(RECORDS PROVIDED begins)

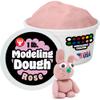 Hygloss Play Modeling Dough for Kids  Safe & Non-Toxic Sensory Dough for Arts and Crafts  1 lb Tub  Play Clay for Toddler Activities, Preschool Classroom Must-Haves  Rose Color, Unscented view 1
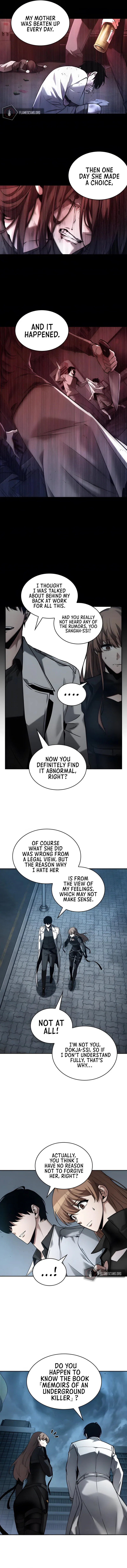 Omniscient Reader's Viewpoint manga, chapter 122, page 10 of 13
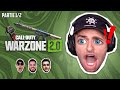 Call of duty  warzone 2 partie 12  rediffusion squeezie du 1611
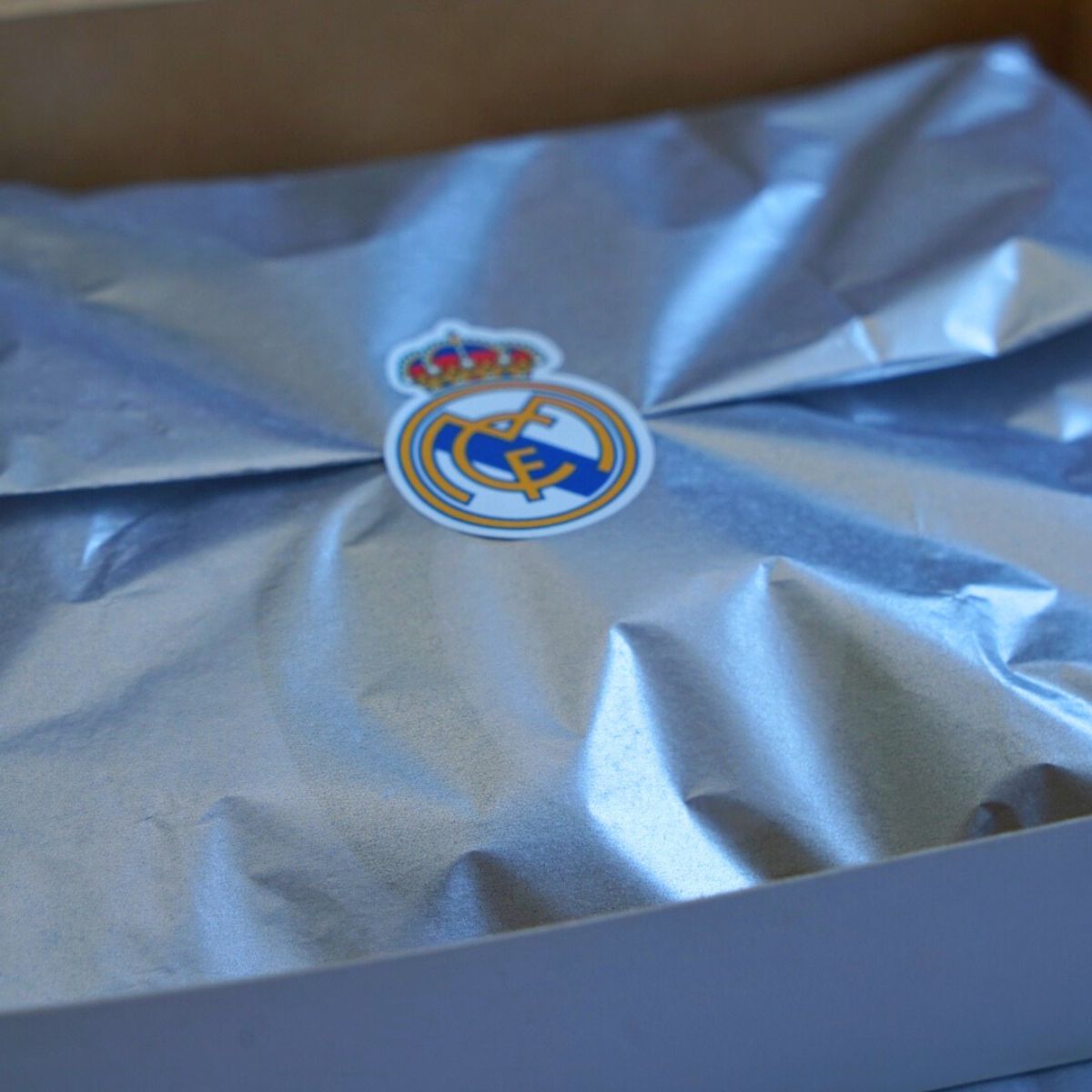 REAL MADRID VALVERDE GIFT BOX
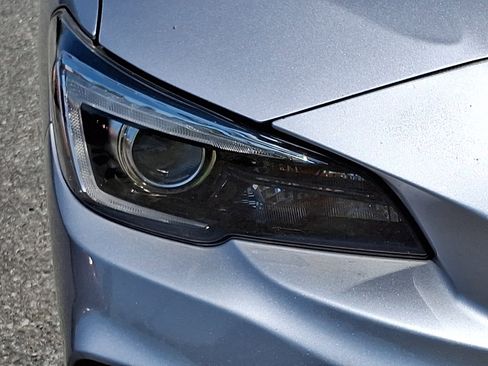 Used 2020 Subaru WRX Limited AWD/4WD image 9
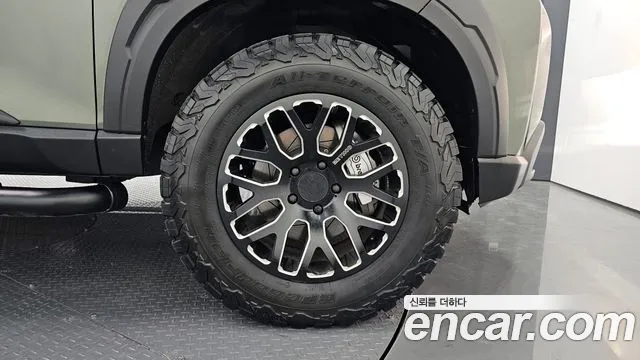 Ssangyong The New Rexton Sport id 2558786 из Кореи 6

(RECORDS PROVIDED ends)

■ **EXERCISE**: Write out the text of every entry above word for word, leaving out the pictures.

■ **EXERCISE ANSWER**:
 Hygloss Play Modeling Dough for Kids  Safe & Non-Toxic Sensory Dough for Arts and Crafts  1 lb Tub  Play Clay for Toddler Activities, Preschool Classroom Must-Haves  Rose Color, Unscented view 1
 Omniscient Reader's Viewpoint manga, chapter 122, page 10 of 13
 Call of duty  warzone 2 partie 12  rediffusion squeezie du 1611
 REAL MADRID VALVERDE GIFT BOX
 Used 2020 Subaru WRX Limited AWD/4WD image 9
 Ssangyong The New Rexton Sport id 2558786 из Кореи 6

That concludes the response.